Dr Jacob Cloete has had an interesting life journey and career path that has taken him to the Democratic Republic of the Congo (DRC) as part of the United Nations (UN) peacekeeping force, and helped him build a reputation as a talented photographer and documentary-filmmaker whose latest documentary, The Broken String, is currently being aired on Cape Town TV. Now the University of the Western Cape (UWC) alumnus is growing an entrepreneurial mindset amongst the university’s undergraduate students as the institution’s ZoneLearning@UWC Manager.
The ZoneLearning@UWC Programme falls under the office of Prof Vivienne Lawack, the Deputy Vice-Chancellor: Academic, and functions as an “experiential learning and incubation space” for students. What makes the ZoneLearning@UWC Programme unique is the fact that “the curriculum is embedded in the learning experience” and that it also integrates community engagement through developing “graduates who are socially responsive and able to drive entrepreneurial activities in their communities”.
“Zone learning refers to a model that was developed by Ryerson University in Canada and consists of 12 zones, one of which is to redesign the curriculum for a world around us that is moving towards a digital age,” explains Cloete, adding that UWC is one of the few universities in South Africa to “adopt this innovative learning approach”.

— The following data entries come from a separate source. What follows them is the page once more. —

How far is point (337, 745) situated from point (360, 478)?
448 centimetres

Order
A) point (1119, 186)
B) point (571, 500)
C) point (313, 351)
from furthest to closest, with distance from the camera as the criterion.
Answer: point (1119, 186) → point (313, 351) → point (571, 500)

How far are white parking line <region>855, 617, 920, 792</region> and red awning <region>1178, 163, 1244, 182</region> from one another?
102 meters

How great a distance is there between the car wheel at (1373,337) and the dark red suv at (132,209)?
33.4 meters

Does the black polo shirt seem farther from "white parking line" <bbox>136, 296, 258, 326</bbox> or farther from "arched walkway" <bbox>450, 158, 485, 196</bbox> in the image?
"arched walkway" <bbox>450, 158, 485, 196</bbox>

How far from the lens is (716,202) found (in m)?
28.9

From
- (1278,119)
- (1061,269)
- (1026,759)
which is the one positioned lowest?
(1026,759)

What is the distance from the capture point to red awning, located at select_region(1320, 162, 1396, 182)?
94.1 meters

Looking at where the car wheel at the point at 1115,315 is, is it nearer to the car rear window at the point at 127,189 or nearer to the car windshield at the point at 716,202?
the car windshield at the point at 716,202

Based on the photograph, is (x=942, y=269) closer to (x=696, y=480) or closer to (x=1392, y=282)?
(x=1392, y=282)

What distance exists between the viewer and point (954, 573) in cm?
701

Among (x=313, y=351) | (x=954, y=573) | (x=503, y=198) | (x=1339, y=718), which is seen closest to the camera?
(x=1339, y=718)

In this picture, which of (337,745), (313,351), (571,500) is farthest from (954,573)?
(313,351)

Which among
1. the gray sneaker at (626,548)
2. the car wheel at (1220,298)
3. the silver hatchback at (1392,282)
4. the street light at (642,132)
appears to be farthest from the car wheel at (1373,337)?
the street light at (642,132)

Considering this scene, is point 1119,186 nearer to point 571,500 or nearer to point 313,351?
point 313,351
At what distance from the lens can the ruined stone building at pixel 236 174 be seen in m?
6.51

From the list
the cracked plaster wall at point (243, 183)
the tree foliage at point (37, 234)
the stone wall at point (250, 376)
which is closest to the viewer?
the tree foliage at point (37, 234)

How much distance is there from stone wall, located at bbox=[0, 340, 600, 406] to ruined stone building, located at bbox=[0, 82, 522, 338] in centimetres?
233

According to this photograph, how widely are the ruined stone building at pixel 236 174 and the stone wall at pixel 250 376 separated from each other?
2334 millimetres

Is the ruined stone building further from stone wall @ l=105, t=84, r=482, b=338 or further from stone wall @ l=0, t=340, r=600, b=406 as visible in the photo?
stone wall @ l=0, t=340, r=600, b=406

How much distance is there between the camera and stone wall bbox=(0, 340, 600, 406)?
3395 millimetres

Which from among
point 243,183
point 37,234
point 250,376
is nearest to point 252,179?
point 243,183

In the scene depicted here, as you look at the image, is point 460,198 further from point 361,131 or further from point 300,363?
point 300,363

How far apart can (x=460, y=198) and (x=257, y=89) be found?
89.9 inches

“The memorandum of understanding that was signed with Ryerson University allows us to infuse entrepreneurial thinking in undergraduate studies. Zone Learning is currently associated with three faculties at UWC – Economic and Management Sciences (EMS), Law, and the Arts faculties – and consists of four clinics. These clinics include the Green Incubator, which focusses on the green economy, and students specifically work on business ideas that are related to sustainable development and the green economy.”
Cloete says that through this incubator, 30 students are currently completing an incubation programme that is funded by BankSETA. The students will pitch their business ideas next year and the top three applicants will receive cash prizes to help them with starting their businesses. The aim is to “take these students to the start-up phase in the next two years, and help them build sustainable businesses”.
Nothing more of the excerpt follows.